# Material for this task
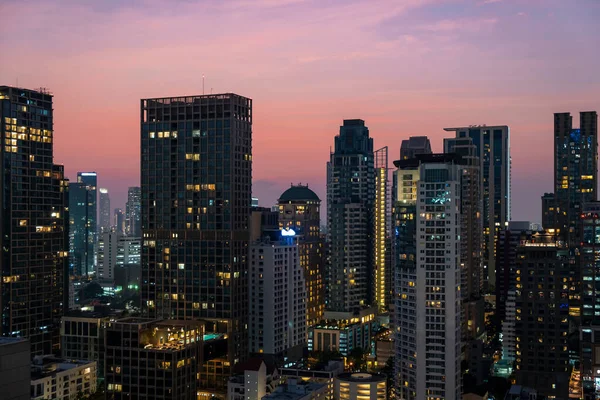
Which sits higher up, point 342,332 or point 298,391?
point 298,391

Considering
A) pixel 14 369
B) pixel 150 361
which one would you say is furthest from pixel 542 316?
pixel 14 369

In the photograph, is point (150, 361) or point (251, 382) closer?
point (150, 361)

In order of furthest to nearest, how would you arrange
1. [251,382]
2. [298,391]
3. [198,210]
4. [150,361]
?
1. [198,210]
2. [251,382]
3. [150,361]
4. [298,391]

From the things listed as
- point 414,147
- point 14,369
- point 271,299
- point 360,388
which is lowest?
point 360,388

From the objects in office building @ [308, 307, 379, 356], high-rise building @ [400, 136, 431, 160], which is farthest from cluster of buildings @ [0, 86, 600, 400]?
high-rise building @ [400, 136, 431, 160]

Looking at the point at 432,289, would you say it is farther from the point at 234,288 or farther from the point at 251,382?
the point at 234,288

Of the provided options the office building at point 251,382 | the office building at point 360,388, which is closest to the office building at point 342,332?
the office building at point 360,388

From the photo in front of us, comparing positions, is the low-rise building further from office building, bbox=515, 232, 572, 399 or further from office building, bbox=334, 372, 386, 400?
office building, bbox=515, 232, 572, 399
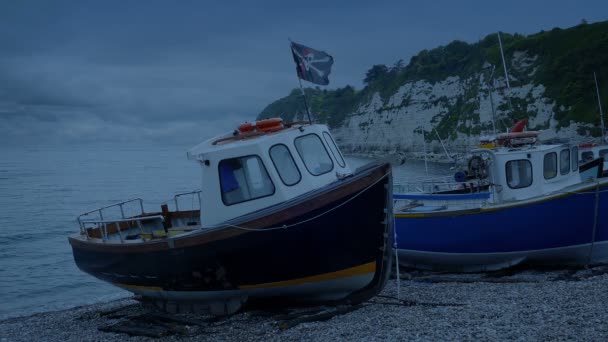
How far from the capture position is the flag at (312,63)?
12.3 m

# Objective
Please render every line from the one containing "How far from" through the end of the entries, inclusive, as a Markdown table with the columns Row and Line, leaving out blank lines.

# Full response
| Row | Line |
|---|---|
| 1 | How far from the capture position is the flag at (312,63)? |
| 2 | 12.3 m |